Data extract »
____________

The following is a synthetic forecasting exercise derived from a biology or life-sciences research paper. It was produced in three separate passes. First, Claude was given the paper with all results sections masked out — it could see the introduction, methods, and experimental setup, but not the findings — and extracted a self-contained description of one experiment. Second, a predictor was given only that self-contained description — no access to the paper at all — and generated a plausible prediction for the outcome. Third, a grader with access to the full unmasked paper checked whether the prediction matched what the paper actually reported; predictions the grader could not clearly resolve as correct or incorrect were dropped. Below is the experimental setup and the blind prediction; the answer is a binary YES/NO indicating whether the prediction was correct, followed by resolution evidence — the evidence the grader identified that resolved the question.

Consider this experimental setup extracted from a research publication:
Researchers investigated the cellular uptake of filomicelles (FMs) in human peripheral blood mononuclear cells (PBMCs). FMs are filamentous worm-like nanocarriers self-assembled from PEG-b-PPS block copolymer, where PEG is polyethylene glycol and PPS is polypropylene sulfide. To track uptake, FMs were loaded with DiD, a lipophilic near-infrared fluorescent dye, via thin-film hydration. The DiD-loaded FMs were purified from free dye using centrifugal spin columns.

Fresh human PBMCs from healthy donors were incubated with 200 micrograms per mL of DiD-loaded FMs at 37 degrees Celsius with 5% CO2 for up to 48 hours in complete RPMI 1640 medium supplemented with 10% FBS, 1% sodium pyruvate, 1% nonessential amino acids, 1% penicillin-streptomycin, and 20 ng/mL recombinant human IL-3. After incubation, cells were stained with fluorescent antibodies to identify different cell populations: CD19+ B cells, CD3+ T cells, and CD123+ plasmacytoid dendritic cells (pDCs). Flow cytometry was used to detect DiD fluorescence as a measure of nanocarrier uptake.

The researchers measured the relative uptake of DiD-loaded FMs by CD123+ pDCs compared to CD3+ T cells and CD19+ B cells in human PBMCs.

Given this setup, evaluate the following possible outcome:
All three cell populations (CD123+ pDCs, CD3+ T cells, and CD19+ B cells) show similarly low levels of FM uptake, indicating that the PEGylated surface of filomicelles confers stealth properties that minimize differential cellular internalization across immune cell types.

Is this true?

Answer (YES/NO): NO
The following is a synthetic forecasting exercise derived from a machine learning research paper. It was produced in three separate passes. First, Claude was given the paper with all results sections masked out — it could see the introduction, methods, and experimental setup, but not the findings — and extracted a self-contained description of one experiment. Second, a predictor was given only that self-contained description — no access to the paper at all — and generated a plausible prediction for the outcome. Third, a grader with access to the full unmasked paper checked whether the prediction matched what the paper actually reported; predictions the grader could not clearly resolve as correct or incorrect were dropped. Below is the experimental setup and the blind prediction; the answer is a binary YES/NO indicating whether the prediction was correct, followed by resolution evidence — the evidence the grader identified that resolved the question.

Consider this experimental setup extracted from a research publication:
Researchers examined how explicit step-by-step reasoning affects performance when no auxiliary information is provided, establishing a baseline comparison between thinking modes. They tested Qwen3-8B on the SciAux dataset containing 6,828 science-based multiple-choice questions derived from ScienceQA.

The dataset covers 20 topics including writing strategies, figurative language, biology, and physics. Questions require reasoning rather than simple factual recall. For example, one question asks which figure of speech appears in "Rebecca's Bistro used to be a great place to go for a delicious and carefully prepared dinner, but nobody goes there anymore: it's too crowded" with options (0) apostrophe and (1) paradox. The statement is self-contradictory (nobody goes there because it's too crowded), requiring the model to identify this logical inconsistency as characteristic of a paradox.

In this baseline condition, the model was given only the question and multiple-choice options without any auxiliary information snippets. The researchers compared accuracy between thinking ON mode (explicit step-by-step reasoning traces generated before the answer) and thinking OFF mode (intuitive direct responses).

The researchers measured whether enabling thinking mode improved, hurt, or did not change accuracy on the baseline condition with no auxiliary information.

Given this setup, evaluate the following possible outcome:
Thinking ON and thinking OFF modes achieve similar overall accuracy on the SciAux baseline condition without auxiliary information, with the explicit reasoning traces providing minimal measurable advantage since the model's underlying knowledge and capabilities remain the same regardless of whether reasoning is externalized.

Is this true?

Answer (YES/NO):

____________

What to produce »
Output exactly one stretch of the listing: from the line containing "All three cell" through the line containing "Answer (YES/NO): NO", both end lines included.

Solved problem »
All three cell populations (CD123+ pDCs, CD3+ T cells, and CD19+ B cells) show similarly low levels of FM uptake, indicating that the PEGylated surface of filomicelles confers stealth properties that minimize differential cellular internalization across immune cell types.

Is this true?

Answer (YES/NO): NO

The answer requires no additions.